Vizepräsident Johannes Singhammer:
Herr Kollege Hahn, gestatten Sie eine Zwischenfrage
des Kollegen van Aken?
Florian Hahn (CDU/CSU):
Herr von Aken kann noch kurz zuhören und dann
gerne eine Intervention machen.
Die Bundesregierung sagt sehr offen und transparent,
was sie vorhat: Sie will sich für Afrika noch stärker einsetzen als bisher.
(Niema Movassat [DIE LINKE]:
Mit Soldaten!)
(C)
Deshalb wurden die Entwicklungshilfemittel für diesen
Kontinent unter dem neuen Minister Gerd Müller bereits
um 100 Millionen Euro aufgestockt. An dieser Stelle
möchte ich dem Minister übrigens danken, dass er sich
bereits mehrfach in seiner kurzen Amtszeit vor Ort ein
Bild gemacht hat – wie kürzlich bei seinem Besuch in
Mali oder in der Zentralafrikanischen Republik.

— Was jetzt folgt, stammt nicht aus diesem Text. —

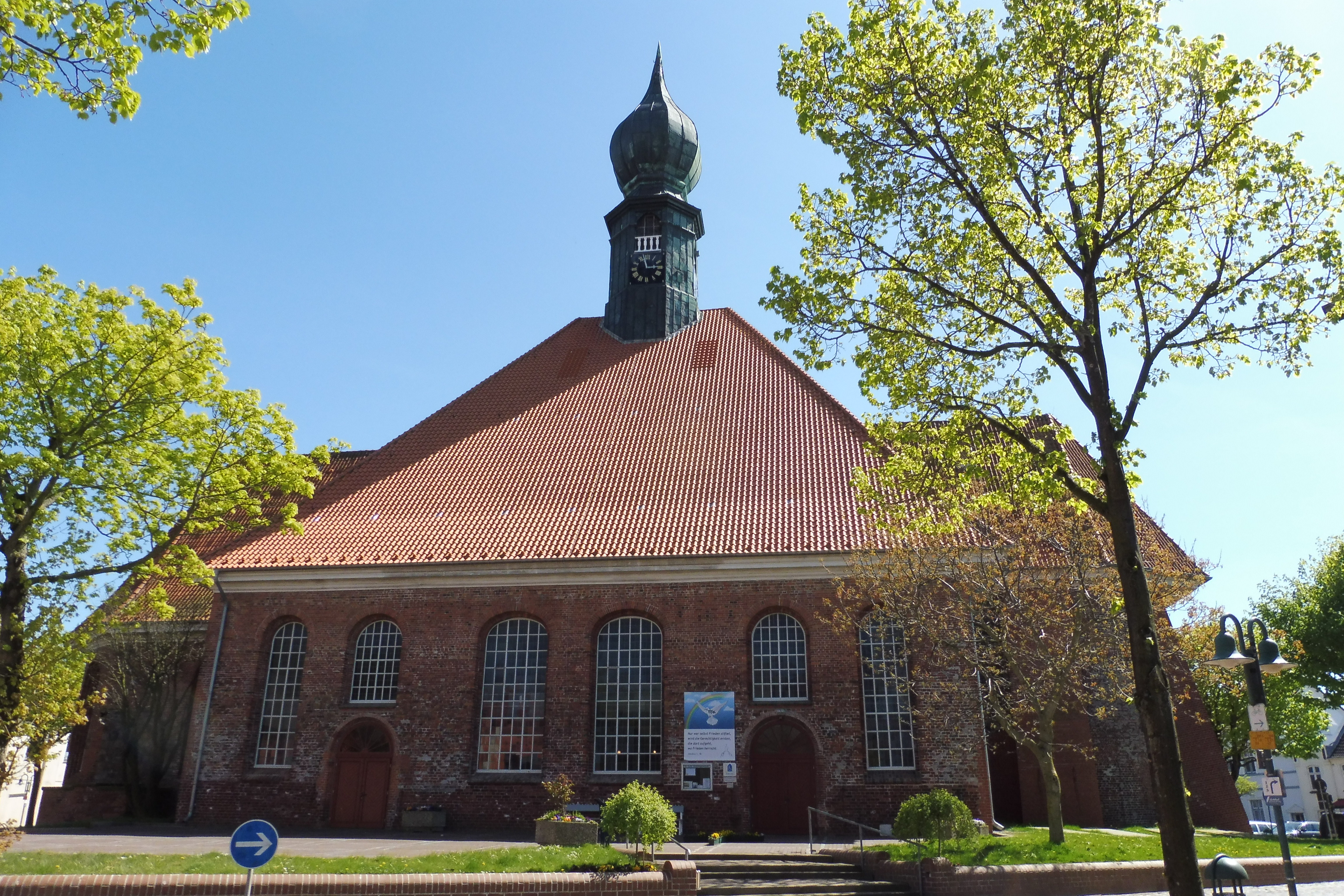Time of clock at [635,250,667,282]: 2:57
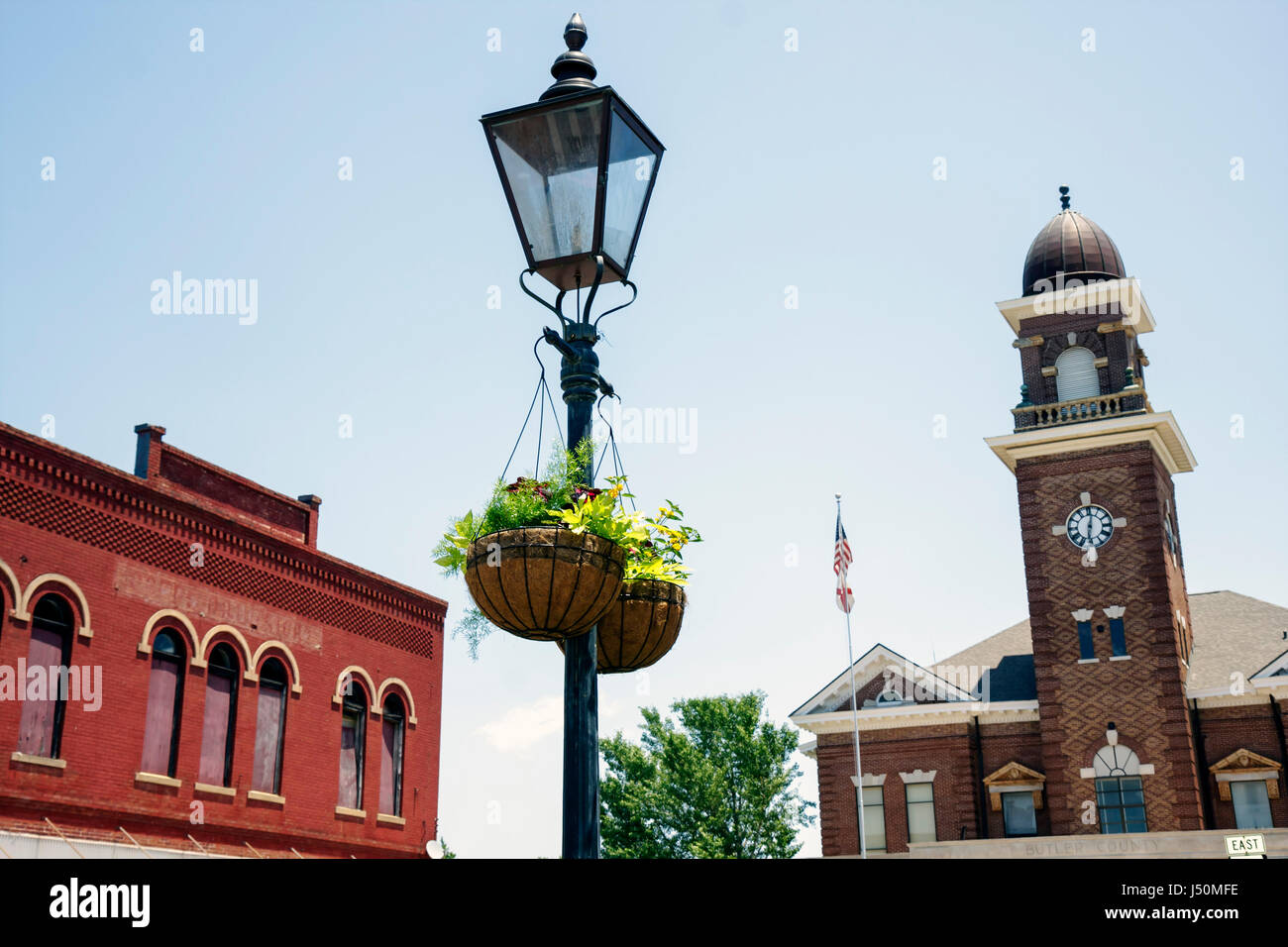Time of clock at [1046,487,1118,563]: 6:01
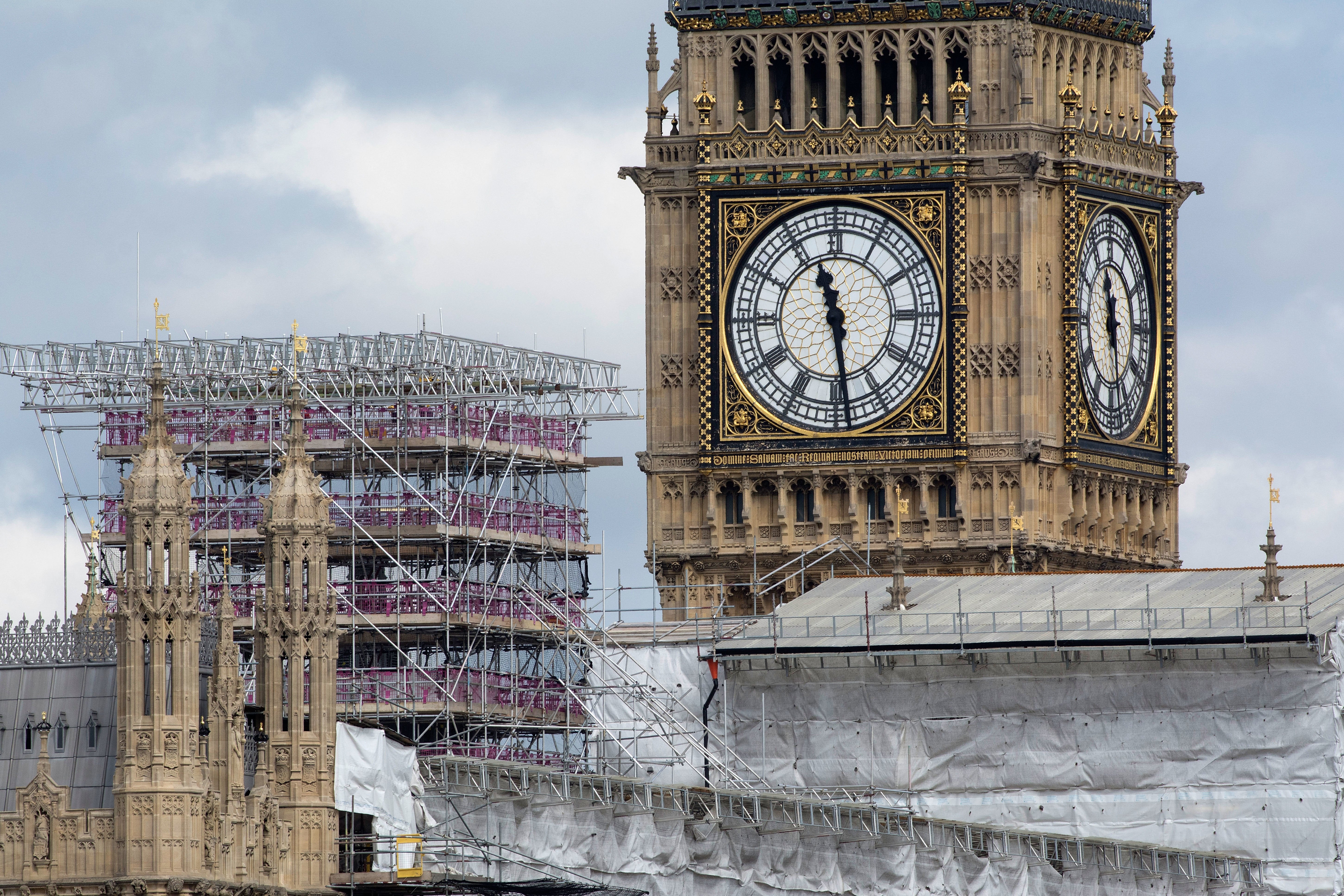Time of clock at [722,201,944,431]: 11:28
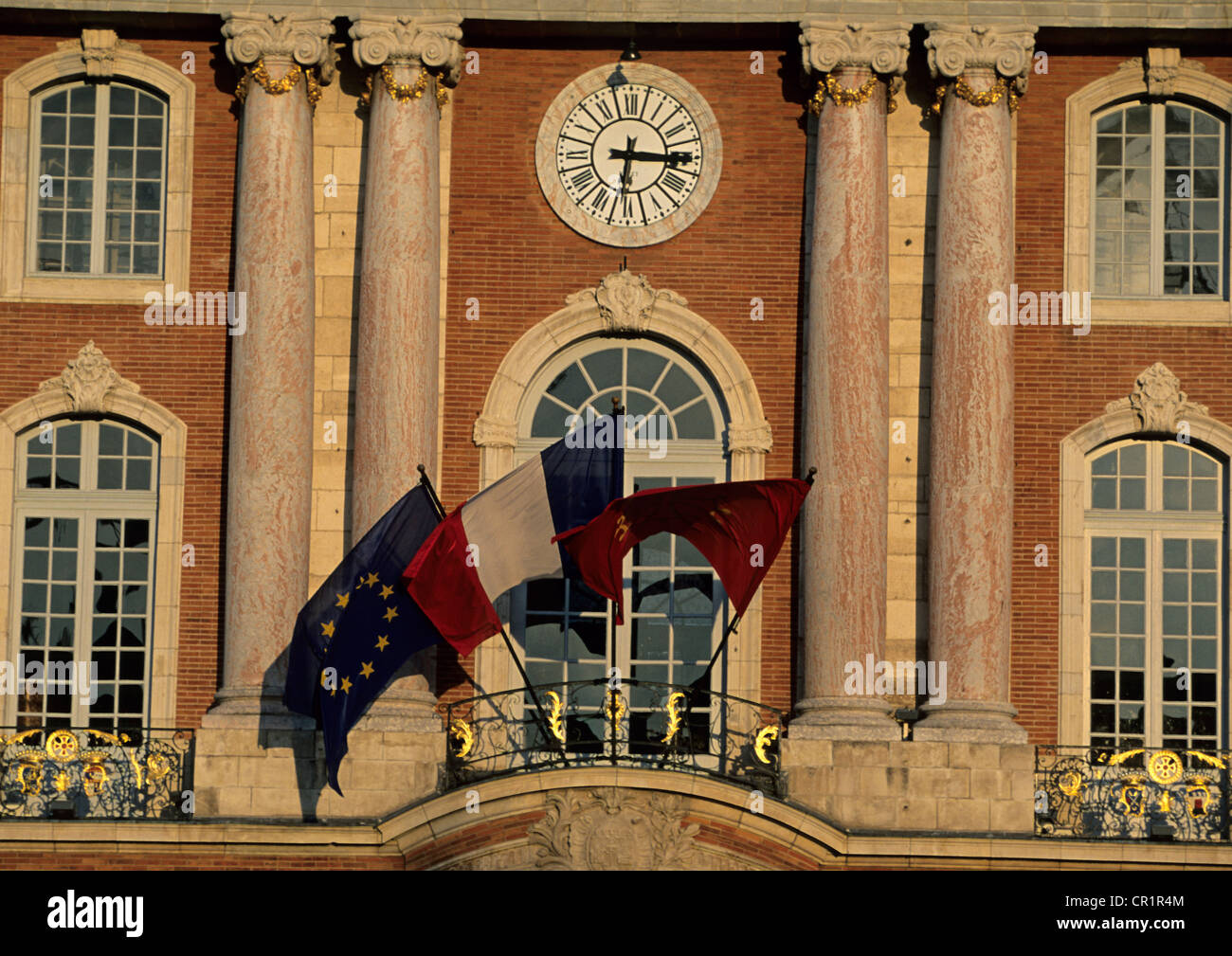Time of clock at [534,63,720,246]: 6:15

Wir geben mehr als 50 Prozent unserer Entwicklungshilfe für Afrika aus. Um aber wirklich etwas erreichen
zu können, braucht es den vernetzten Ansatz von militärischer, diplomatischer, wirtschaftlicher und ziviler Unterstützung. Das haben nicht nur unsere Verteidigungsministerin, Frau von der Leyen, und Staatsminister Roth
in dieser Debatte richtigerweise zum Ausdruck gebracht,
sondern auch die Bundeskanzlerin bei ihrer Regierungserklärung heute morgen. Wir wollen die afrikanischen
Länder ertüchtigen, sich selbst zu helfen. Dabei unterstützen wir sie, wir beraten sie, und wir bilden aus. Für
mich ist wichtig: Dieser Einsatz macht Sinn, weil er genau dieser Ertüchtigungsstrategie Rechnung trägt. Mogadischu ist gefährlich; das wissen wir. Unsere Soldaten
werden ihre Arbeit aber in einem stark geschützten Bereich leisten können. Dennoch wird es nicht ungefährlich sein. Wir sollten trotzdem oder gerade deshalb den
Einsatz fortführen.
Herzlichen Dank.
(Beifall bei der CDU/CSU sowie bei Abgeordneten der SPD)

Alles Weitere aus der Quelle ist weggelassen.